Ban's exit from the presidential contest has left scars on the conservative camp. It abruptly dashed their hope for his good fight against Moon, throwing them into panic and lethargy. The lost opportunity cost incurred to rally support behind Ban is not negligible. The majority opinion is that the conservative camp has got the short end of it in many ways in the upcoming presidential election.

To a great extent, conservatives have brought crisis upon themselves. Their bloc showed corruption and incompetency. The Saenuri Party aired its dirty laundry in public through a factional strife over nominations for general elections last year. President Park’s confidante Choi Soon-sil, who is accused of meddling in state affairs, plunged the nation into the ongoing political crisis. The Choi scandal, in particular, casts a long shadow over conservative candidates, though they bolted from the Saenuri Party. Many members of the public give an icy look at the scandal. Arrogance, authoritarianism and immorality of the conservative camp seems to have gone beyond the limits of patience. Their consequences are reflected in the current campaign landscape.

Analysts forecast a sizable number of supporters for Ban will go to Hwang and Yoo after he dropped out of the race, but they are not large enough to impact the competition for presidency. Some political pundits observe that popular sentiment needs to be watched for any change or that conservatives may unite if the Constitutional Court upholds the impeachment. But such views are moot. Those who call for conservatives to rally behind Park while turning a blind eye to the Choi scandal are turned away by the public. Some members of the public sneer them as fake conservatives, who are as stubborn as a mule.
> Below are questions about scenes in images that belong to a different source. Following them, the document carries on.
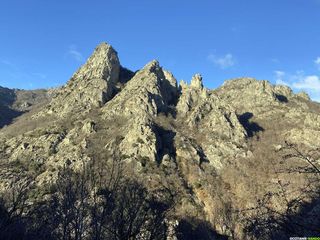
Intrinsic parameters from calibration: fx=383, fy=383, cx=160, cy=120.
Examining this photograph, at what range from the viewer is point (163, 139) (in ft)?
367

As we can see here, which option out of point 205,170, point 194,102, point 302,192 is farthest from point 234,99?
point 302,192

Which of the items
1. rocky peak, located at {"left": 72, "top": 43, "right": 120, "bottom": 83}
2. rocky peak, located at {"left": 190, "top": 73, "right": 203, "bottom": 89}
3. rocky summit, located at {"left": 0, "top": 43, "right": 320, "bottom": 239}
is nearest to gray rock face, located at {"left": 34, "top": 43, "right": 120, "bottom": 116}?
rocky peak, located at {"left": 72, "top": 43, "right": 120, "bottom": 83}

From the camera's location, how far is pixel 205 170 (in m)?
104

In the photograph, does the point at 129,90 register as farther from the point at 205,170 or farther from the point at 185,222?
the point at 185,222

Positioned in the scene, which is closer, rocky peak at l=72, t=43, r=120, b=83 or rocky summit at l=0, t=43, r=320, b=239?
rocky summit at l=0, t=43, r=320, b=239

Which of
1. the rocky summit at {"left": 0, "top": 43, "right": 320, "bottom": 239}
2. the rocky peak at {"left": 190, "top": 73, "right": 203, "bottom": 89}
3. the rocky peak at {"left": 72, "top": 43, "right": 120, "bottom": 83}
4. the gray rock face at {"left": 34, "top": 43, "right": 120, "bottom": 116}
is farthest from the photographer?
the rocky peak at {"left": 190, "top": 73, "right": 203, "bottom": 89}

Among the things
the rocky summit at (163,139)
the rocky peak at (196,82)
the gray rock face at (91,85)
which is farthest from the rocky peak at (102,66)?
the rocky peak at (196,82)

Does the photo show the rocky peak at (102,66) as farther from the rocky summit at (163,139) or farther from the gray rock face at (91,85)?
the rocky summit at (163,139)

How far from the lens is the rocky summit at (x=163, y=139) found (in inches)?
3460

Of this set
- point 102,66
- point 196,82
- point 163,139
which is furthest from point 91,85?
point 196,82

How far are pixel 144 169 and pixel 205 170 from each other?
63.9ft

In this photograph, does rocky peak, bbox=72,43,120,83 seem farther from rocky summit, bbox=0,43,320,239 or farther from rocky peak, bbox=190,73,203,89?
rocky peak, bbox=190,73,203,89

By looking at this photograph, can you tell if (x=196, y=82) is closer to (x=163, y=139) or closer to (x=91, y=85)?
(x=91, y=85)

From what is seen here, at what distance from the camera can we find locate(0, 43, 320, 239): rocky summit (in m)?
87.9
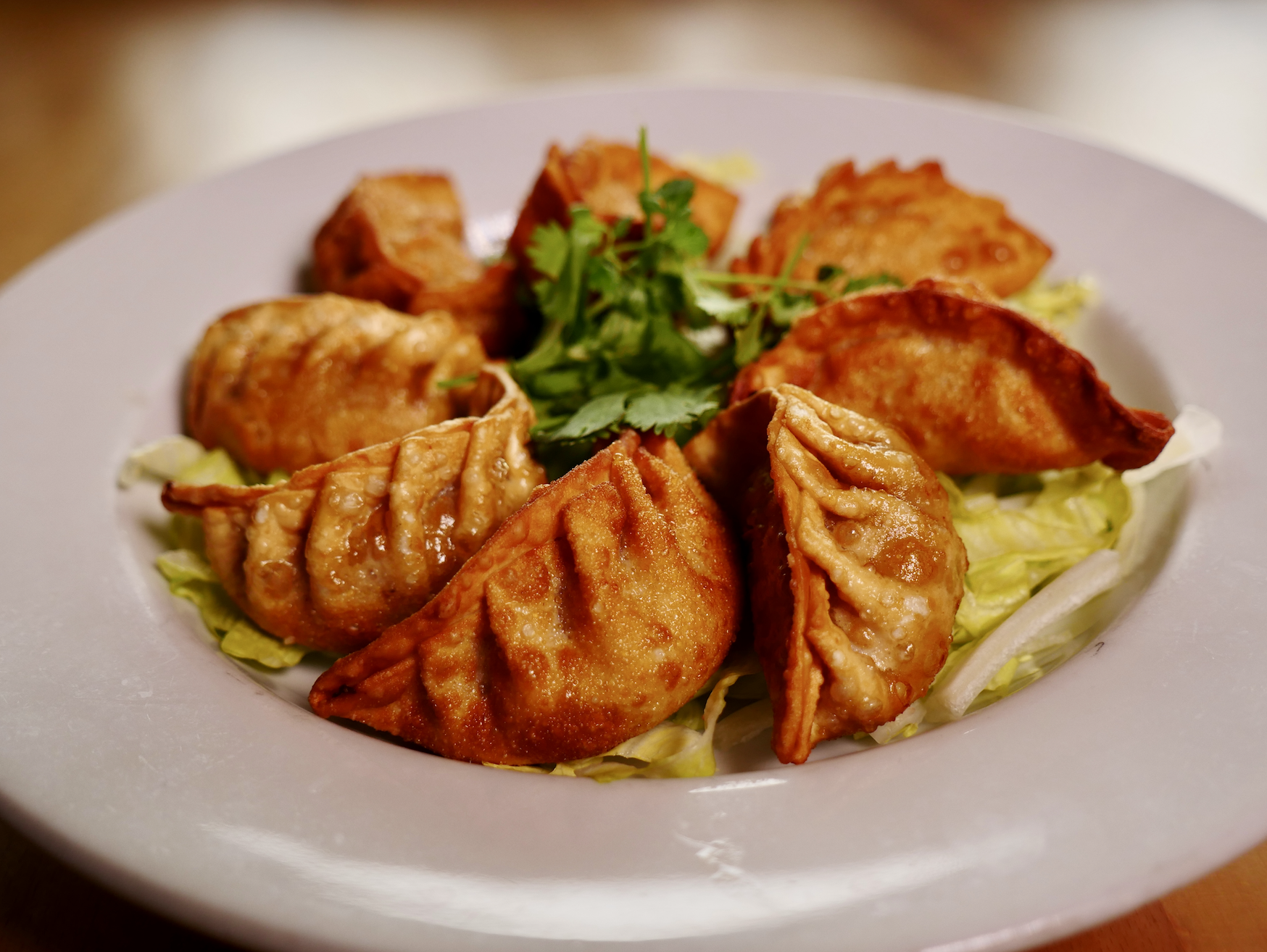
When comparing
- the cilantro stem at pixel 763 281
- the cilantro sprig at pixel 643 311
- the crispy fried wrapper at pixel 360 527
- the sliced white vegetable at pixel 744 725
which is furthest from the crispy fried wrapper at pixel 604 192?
the sliced white vegetable at pixel 744 725

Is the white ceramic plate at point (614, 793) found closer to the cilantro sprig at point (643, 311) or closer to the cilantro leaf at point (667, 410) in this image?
the cilantro leaf at point (667, 410)

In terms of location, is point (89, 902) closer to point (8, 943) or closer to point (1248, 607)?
point (8, 943)

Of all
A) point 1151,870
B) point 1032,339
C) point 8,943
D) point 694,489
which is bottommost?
point 8,943

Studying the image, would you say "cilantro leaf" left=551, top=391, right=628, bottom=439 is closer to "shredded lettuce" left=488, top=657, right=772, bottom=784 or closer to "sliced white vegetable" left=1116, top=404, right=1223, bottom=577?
"shredded lettuce" left=488, top=657, right=772, bottom=784

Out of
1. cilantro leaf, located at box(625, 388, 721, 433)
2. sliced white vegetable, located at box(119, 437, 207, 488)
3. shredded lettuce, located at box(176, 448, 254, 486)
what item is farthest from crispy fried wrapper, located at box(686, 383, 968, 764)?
sliced white vegetable, located at box(119, 437, 207, 488)

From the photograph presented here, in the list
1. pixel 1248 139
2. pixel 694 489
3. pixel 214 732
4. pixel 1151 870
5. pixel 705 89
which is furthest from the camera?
pixel 1248 139

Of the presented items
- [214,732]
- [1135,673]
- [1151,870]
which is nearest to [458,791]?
[214,732]
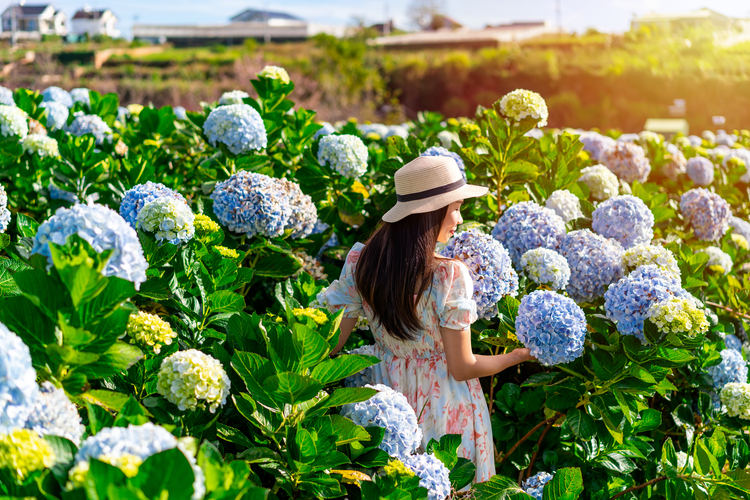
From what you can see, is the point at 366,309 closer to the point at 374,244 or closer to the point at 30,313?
the point at 374,244

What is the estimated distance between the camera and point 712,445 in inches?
76.2

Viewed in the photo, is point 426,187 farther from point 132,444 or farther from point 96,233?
point 132,444

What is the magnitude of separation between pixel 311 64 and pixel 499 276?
18.9 metres

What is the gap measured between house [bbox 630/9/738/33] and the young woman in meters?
18.0

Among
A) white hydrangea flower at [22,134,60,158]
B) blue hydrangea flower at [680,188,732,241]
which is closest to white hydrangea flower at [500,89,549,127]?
blue hydrangea flower at [680,188,732,241]

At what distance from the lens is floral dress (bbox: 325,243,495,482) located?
2055 millimetres

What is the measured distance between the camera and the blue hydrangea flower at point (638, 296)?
1.85 m

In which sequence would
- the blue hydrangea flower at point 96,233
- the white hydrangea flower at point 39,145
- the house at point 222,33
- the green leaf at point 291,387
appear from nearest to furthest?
the blue hydrangea flower at point 96,233 < the green leaf at point 291,387 < the white hydrangea flower at point 39,145 < the house at point 222,33

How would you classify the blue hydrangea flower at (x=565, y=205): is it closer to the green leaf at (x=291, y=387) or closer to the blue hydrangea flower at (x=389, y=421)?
the blue hydrangea flower at (x=389, y=421)

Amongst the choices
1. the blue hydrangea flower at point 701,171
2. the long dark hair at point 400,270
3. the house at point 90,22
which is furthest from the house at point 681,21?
the house at point 90,22

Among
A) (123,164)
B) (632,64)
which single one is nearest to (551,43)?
(632,64)

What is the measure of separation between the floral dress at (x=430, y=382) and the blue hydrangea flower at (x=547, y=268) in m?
0.36

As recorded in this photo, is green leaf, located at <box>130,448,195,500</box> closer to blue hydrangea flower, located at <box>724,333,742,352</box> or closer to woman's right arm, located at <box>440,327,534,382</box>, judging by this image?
woman's right arm, located at <box>440,327,534,382</box>

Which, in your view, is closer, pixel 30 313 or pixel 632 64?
pixel 30 313
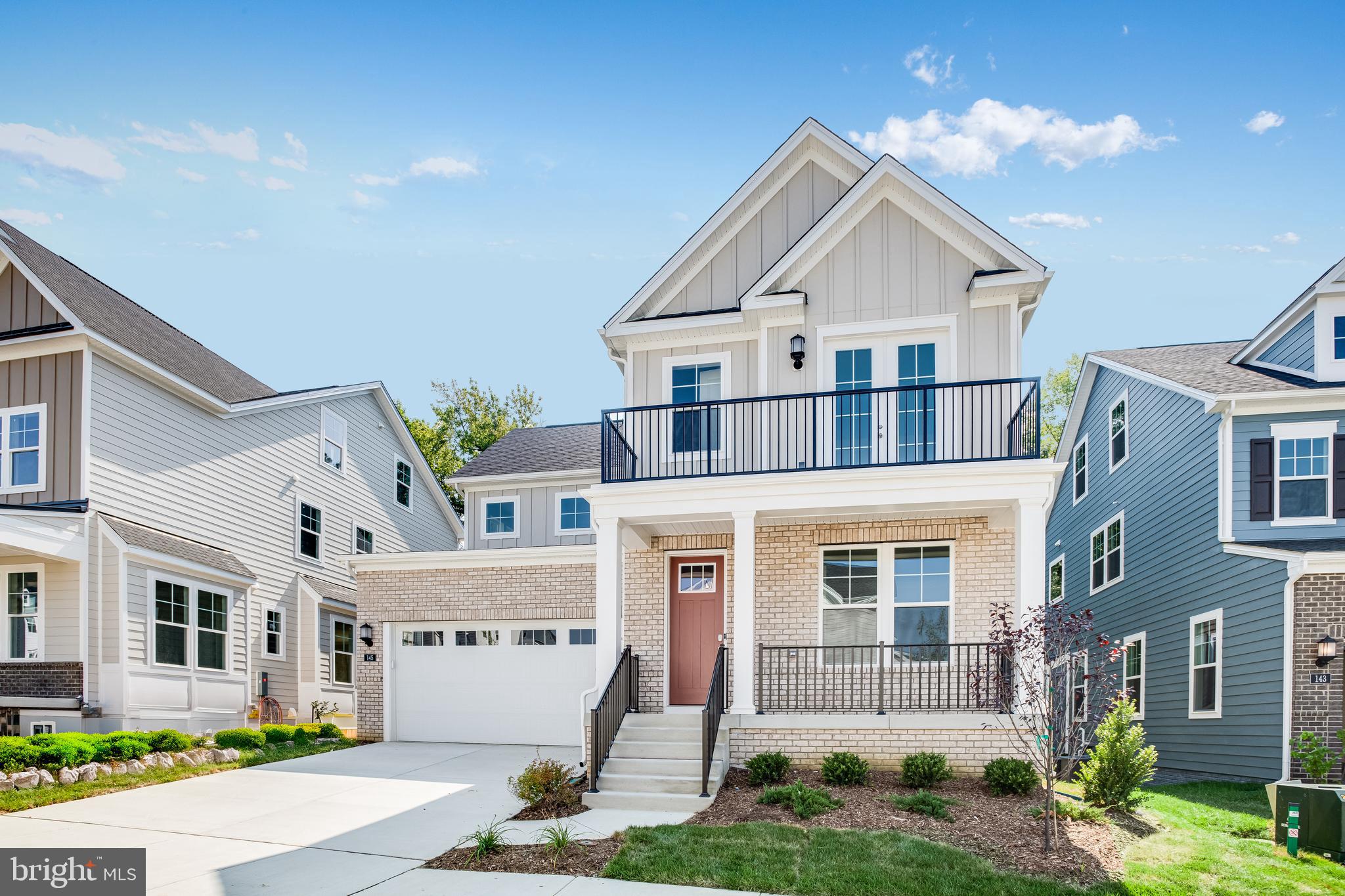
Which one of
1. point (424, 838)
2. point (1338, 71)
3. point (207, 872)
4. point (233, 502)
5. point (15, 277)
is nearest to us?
point (207, 872)

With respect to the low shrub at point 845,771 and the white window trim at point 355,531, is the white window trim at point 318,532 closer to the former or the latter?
the white window trim at point 355,531

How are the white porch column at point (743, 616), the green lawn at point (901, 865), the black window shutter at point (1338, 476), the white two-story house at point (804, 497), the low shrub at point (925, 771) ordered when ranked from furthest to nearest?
the black window shutter at point (1338, 476)
the white porch column at point (743, 616)
the white two-story house at point (804, 497)
the low shrub at point (925, 771)
the green lawn at point (901, 865)

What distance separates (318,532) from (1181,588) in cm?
1714

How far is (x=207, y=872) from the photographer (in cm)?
711

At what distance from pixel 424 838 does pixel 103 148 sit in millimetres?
19650

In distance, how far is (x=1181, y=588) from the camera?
1489 cm

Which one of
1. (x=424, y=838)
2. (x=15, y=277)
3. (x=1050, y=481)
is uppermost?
(x=15, y=277)

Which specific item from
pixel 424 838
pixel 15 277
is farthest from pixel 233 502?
→ pixel 424 838

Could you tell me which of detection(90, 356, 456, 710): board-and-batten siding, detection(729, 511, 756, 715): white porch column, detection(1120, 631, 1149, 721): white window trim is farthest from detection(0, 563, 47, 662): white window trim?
detection(1120, 631, 1149, 721): white window trim

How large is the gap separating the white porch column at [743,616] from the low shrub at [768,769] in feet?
2.65

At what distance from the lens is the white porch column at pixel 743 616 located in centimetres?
1092

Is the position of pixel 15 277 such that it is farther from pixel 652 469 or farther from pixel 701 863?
pixel 701 863

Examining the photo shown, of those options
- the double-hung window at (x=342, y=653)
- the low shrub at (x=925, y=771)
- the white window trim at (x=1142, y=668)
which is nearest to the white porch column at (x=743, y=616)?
the low shrub at (x=925, y=771)

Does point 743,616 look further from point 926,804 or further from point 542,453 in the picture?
point 542,453
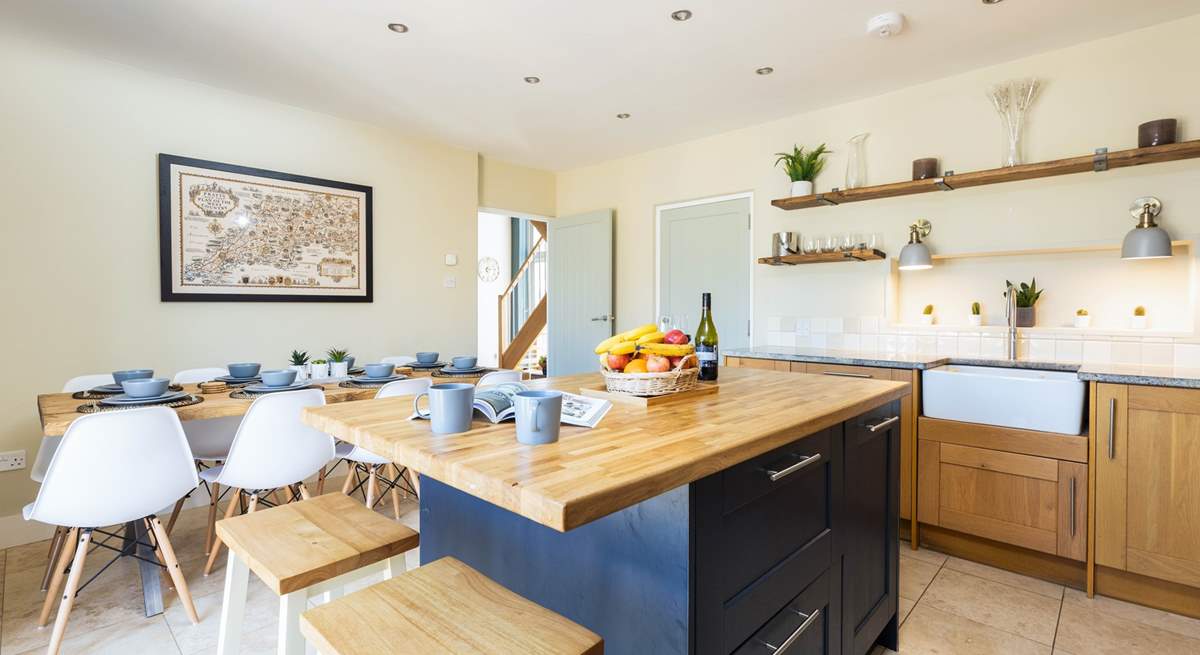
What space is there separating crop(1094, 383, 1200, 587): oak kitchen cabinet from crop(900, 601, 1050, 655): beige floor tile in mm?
590

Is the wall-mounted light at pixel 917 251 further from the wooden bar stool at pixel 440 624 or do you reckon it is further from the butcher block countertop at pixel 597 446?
the wooden bar stool at pixel 440 624

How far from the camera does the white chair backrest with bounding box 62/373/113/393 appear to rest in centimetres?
265

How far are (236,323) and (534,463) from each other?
3374 millimetres

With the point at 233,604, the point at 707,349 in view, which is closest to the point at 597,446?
the point at 707,349

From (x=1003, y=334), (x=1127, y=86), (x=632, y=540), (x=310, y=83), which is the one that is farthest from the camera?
(x=310, y=83)

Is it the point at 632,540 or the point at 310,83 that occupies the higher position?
the point at 310,83

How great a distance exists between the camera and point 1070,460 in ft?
7.23

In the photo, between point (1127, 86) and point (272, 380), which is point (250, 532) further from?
point (1127, 86)

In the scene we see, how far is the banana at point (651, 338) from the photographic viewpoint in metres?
1.54

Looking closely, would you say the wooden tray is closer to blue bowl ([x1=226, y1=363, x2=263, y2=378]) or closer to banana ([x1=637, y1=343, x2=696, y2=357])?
banana ([x1=637, y1=343, x2=696, y2=357])

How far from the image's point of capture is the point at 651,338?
156 centimetres

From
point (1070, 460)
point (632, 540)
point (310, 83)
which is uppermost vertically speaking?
point (310, 83)

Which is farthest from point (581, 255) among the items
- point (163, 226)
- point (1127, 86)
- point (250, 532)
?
point (250, 532)

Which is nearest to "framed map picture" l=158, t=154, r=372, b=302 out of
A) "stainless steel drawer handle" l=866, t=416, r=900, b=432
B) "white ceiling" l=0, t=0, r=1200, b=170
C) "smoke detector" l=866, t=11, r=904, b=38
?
"white ceiling" l=0, t=0, r=1200, b=170
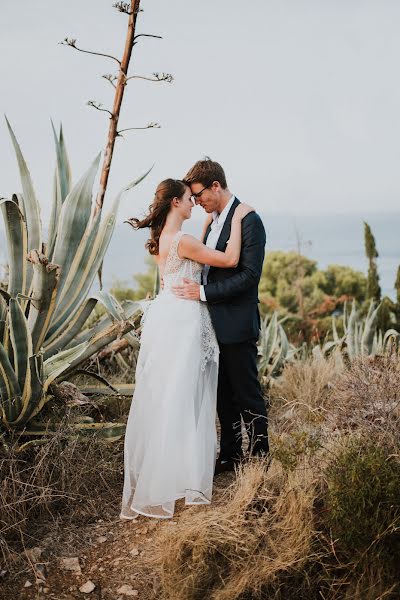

The conservative camp should turn its eyes to the pressing job of rediscovering the values of conservatism. They should make desperate efforts to throw off spurious conservatism. Conservatism places principles above personal desire. It emphasizes justice, humility and open-mindedness. Corruption and selfish vested interests hidden in the name of conservatism should be shaken off.

Though the contest for the presidential office is likely to be dominated by liberal candidates, about 40 percent of the Koreans still think of themselves as conservatives. The only way for conservatives to unite and level the political playing field would be to restore real conservatism. A society takes both right and left wings for a steady flight to prosperity.